A aposta da CPMI do INSS após decisão de Mendonça no caso Banco Master
Vice-presidente da comissão diz que acesso a documentos pode compensar ausência de Daniel Vorcaro
A nova decisão do ministro André Mendonça, do STF, no caso envolvendo o Banco Master, abriu uma frente de expectativa na CPMI do INSS. Embora tenha garantido ao banqueiro Daniel Vorcaro o direito de não comparecer à comissão, o despacho também devolveu à CPMI e à Polícia Federal o acesso a documentos da quebra de sigilo considerados estratégicos para a investigação.
Vice-presidente do colegiado, o deputado Duarte Jr. (PSB-MA) reconhece a frustração pela ausência do empresário, mas afirma que a comissão aposta no conteúdo do material liberado para avançar nas apurações.
“O ideal seria que ele viesse prestar esclarecimentos. Não estamos falando de um convite informal, mas de uma convocação para tratar de fatos graves”, disse ao programa Ponto de Vista, de VEJA. Segundo o parlamentar, o acesso aos documentos pode permitir novos cruzamentos de dados e fortalecer o relatório final.
A investigação apura suspeitas de descontos indevidos em benefícios de aposentados e pensionistas, além de operações classificadas como de alto risco realizadas sem autorização formal dos titulares.

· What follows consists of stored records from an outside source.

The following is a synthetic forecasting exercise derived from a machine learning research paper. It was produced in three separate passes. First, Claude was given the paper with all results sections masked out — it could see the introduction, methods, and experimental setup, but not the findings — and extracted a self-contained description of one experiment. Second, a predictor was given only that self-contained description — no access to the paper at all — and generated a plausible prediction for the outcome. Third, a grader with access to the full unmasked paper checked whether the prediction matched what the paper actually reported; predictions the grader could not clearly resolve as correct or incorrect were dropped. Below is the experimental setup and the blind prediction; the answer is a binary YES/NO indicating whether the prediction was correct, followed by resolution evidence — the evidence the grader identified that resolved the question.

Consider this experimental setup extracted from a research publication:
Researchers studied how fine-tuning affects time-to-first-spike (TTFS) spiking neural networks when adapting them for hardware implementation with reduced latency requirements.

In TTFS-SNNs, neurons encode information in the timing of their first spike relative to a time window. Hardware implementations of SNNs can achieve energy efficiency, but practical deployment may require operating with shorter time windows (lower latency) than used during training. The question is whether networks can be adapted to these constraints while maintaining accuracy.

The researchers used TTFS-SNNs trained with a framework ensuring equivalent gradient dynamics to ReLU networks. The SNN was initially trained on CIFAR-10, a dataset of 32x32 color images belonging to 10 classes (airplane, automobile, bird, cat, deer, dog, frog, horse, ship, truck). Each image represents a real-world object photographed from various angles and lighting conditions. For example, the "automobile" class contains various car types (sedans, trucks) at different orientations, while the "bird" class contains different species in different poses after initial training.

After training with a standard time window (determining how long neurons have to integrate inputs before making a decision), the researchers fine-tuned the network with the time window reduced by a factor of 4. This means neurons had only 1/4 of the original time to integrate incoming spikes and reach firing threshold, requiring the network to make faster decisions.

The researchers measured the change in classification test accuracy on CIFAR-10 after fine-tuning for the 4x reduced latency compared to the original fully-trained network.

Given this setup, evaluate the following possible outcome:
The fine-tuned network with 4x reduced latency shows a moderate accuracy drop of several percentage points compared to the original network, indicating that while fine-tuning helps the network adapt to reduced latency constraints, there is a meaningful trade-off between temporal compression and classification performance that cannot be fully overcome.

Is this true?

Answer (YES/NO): NO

Para Duarte, os papéis obtidos com a quebra de sigilo “falam por si” e podem suprir, ao menos em parte, a lacuna deixada pelo não comparecimento do banqueiro.
Nos bastidores, a avaliação é de que o princípio da não autoincriminação, citado na decisão, assegura o direito ao silêncio, mas não impede a responsabilização a partir de provas documentais. A comissão trabalha agora com a expectativa de analisar o material nas próximas semanas e decidir se pedirá novos indiciamentos.
Com prazo para encerrar os trabalhos no fim de março, a CPMI ainda tenta articular uma prorrogação de 60 dias. Caso não consiga, o relatório será apresentado com base nas provas reunidas até aqui — agora reforçadas, segundo seus integrantes, pela documentação liberada pelo Supremo.